Joshua Randall
Legend
Bypassing the six gnolls would have been, as you said, a fight in another book. Which makes me think that HP in this book are basically irrelevant.
Correct on both counts. I keep “remembering” that HP matter in the Kingdom of Sorcery trilogy, and I keep being wrong.
There are no fights, there are either total success with barely a consequence outside of crossing off a spell on the list, or death.
Right! The system in Kingdom of Sorcery (such as it is) is not robust enough to have combat as a viable and entertaining option.
Contrast this with the Lone Wolf series: all those orange circles are combat encounters, and each one of those requires several dice rolls to resolve; the relative danger level of the combat depends upon a variety of factors including LW’s starting Combat Skill, the Kai abilities the player selected, the weapon LW wields (well, does it match up with Weaponskill, anyway), etc. Some of the combats have wrinkles around whether you fight groups of enemies one at a time or en mass.

---------------

EXERCISE INSTRUCTIONS -
A. Summarize the post about combat in the Kingdom of Sorcery and Lone Wolf gamebooks in two sentences.
B. Pick up the post about combat in the Kingdom of Sorcery and Lone Wolf gamebooks after its last sentence and write what comes next.
The material below the post does not need to be consulted.

---------------

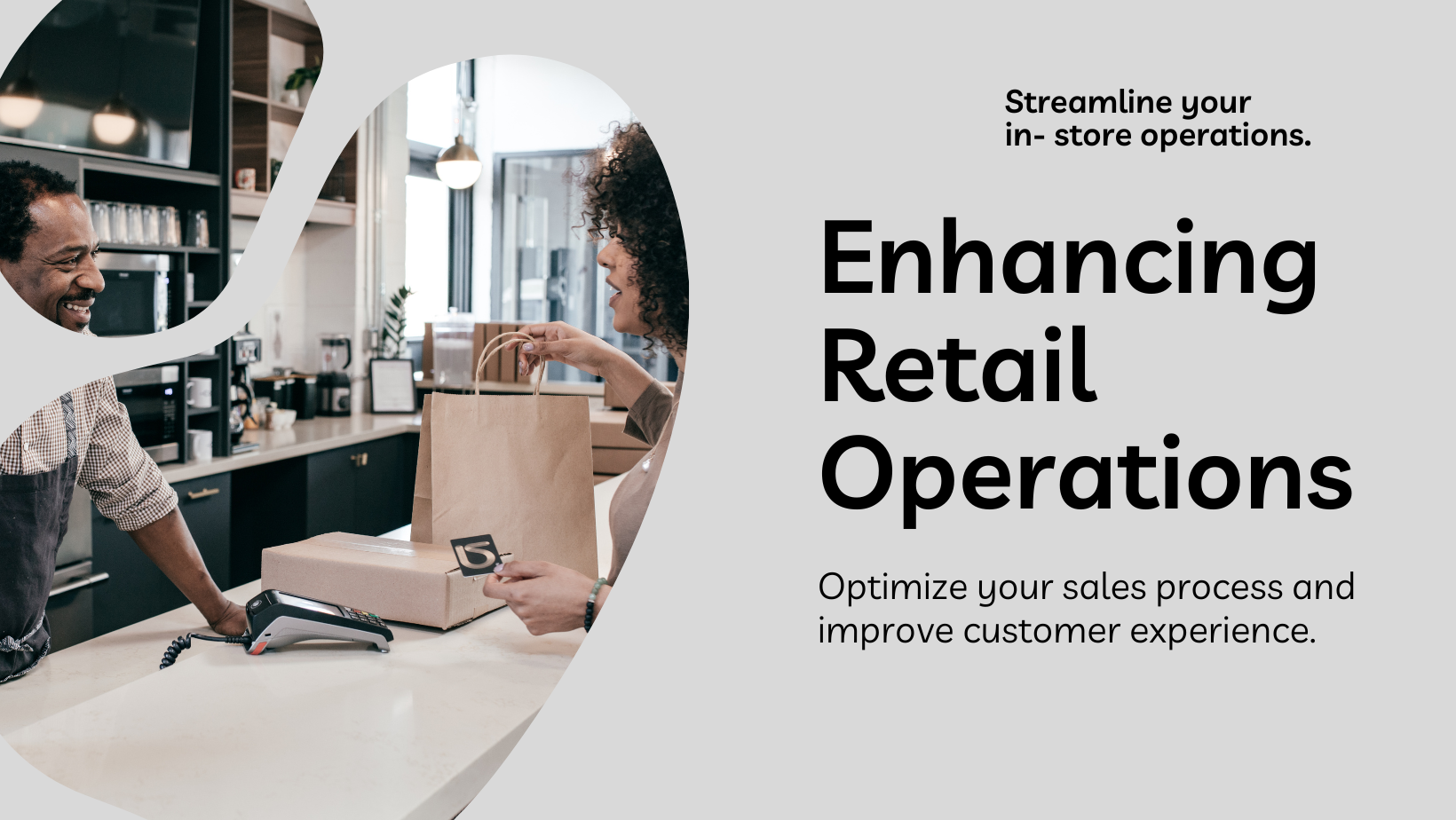 Streamline your
in- store operations.

Enhancing Retail Operations

Optimize your sales process and improve customer experience.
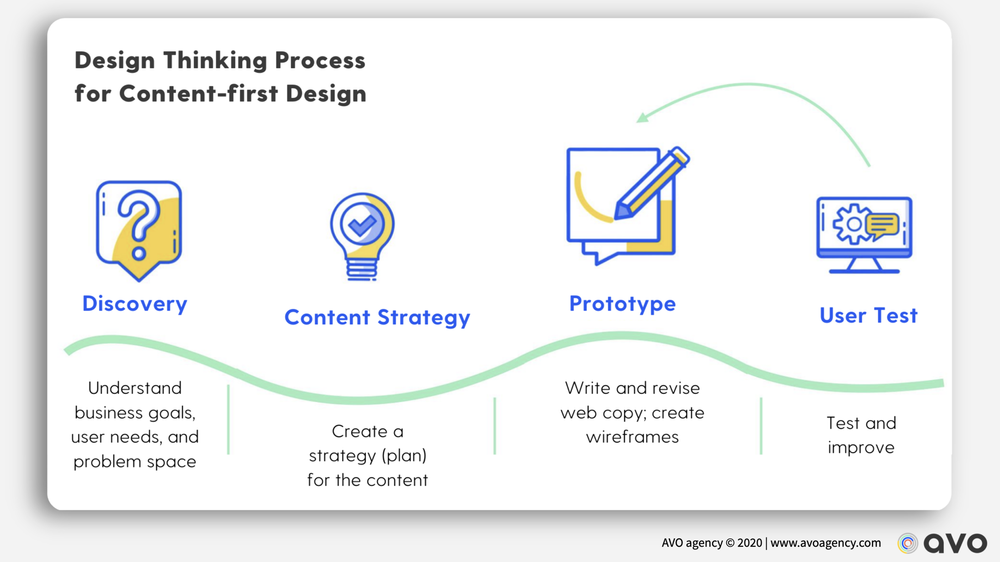 Design Thinking Process for Content-first Design

Discovery

Content Strategy

Prototype

User Test

Understand business goals, user needs, and problem space

Create a strategy (plan) for the content

Write and revise web copy; create wireframes

Test and improve

AVO agency © 2020 | www.avoagency.com

avo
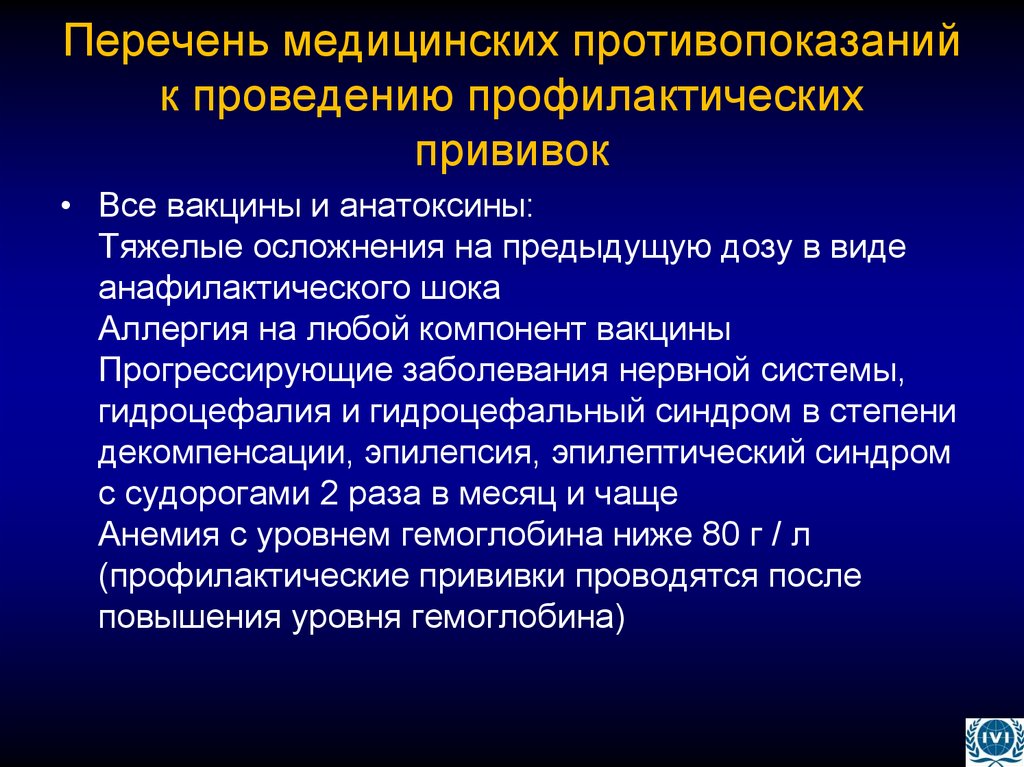 Перечень медицинских противопоказаний к проведению профилактических прививок

• Все вакцины и анатоксины:
Тяжелые осложнения на предыдущую дозу в виде анафилактического шока
Аллергия на любой компонент вакцины
Прогрессирующие заболевания нервной системы, гидроцефалия и гидроцефальный синдром в степени декомпенсации, эпилепсия, эпилептический синдром с судорогами 2 раза в месяц и чаще
Анемия с уровнем гемоглобина ниже 80 г / л (профилактические прививки проводятся после повышения уровня гемоглобина)

IVI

---------------

ACTIVITY ANSWERS -
A. The post agrees that HP are basically irrelevant in the Kingdom of Sorcery trilogy, where encounters end either in total success with barely a consequence or in death, because its system is not robust enough to make combat a viable option. By contrast, the Lone Wolf series has many combat encounters that each take several dice rolls, with danger depending on factors such as starting Combat Skill, chosen Kai abilities and the weapon wielded.

B.
Even in Fighting Fantasy #1, the combat system is already more robust than anything in Kingdom of Sorcery. FF allows you to use your Luck attribute to influence the outcome of a “round”. You may be able to Escape (flee from) the combat, at the cost of taking a hit as you go — this rule is almost verbatim how AD&D works, so FF more accurately models AD&D combat than the AD&D gamebooks do!
The Kingdom of Sorcery gamebooks could have done more to make combat more entertaining and HP more relevant. There are a few instances of multi-round combat, in which you’re not instantly dead after your first failed ability test. We could imagine such passages re-written in a flow as follows:
- Enter combat. Choose whether to cast a spell or fight with your stupidly long staff.
- Round 1. INT test for the spell or DEX test for the staff.
- On a failure, take some HP damage; if you’re still alive, go to 5.
- On a success, you win! Or if the foe is particularly tough, go to 5 anyway.
- Round 2. Harder INT/DEX test as you try to finish off the foe.
- On a failure, you’re dead. (Sorry, but you had two chances and you failed them both.)
- On a success, take some HP damage (you are here because you failed or the foe is tough). If you’re still alive, you win.
This makes the game much less gamey and more narrative than what we're used to.
It depends what we are used to.

Even the skill and stats allocation is barely relevant given the low number of skill checks we've encountered.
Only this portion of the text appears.